Thanks for the inputs all.

Well I did find out that the 1/2" Doug Fir is pretty close to 1/2". I also took some more measurrements on my 65' offshore. The Garboard ends must have soaked a little water as they are thicker than the side strakes, ... again measuring at the ends where the transom is. The garboards measures 7/16" (or about 11mm). The thickness of the strakes, measured with calipers at the transom end of the boat seem to be 3/8"+, or 10mm+.

As Andreas said, the brochure mentions 13/32", which is 0.406". Most marine plywood that I investigated carries 9mm (or often referred to as 3/8") which is 0.354". Given that 12mm ( called 1/2 ") is 0.472", sounds like the 9mm is the closest to thickness and I will have to 'fair' it in somehow if needed. Since Andreas used it on his 65', I guess that is what I will go with.

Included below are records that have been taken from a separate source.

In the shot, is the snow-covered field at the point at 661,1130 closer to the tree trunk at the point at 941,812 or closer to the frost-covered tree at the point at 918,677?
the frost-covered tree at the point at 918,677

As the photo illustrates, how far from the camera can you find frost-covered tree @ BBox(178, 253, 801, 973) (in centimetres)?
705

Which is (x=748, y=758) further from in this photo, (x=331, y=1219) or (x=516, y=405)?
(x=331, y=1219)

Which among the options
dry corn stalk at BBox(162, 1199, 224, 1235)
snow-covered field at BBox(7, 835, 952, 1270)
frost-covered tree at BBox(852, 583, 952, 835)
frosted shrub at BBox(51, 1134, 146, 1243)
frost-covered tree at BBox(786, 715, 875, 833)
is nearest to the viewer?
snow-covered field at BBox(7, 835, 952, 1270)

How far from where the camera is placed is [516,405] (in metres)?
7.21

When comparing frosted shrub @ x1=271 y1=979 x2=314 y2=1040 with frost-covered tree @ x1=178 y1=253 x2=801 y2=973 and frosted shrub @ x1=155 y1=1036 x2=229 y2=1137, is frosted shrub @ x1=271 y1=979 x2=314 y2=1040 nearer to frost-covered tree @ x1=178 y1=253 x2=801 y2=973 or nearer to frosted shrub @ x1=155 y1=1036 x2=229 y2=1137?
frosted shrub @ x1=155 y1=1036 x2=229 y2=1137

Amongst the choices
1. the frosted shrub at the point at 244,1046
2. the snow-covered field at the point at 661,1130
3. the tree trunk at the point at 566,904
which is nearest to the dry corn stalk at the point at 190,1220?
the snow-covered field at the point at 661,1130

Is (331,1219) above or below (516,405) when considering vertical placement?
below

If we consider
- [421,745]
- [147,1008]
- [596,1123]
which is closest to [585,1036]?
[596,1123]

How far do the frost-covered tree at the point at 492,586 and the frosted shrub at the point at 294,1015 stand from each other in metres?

Sorry to be so anal about this. In building my house I second guessed about every board, nail, and electrical box I put in knowing that somewhere down the line there would be an issue if I made a mistake. I can just hear it now, .... 'you used 9mm and not 12mm in replacing the garboards, ... well thats why your boat lists to one side and vibrates at 28.4 mph and thats why your trailer pulls sideways as the wind whips over that 0.052" of difference in the plywood" .... :D LOL!!!!!!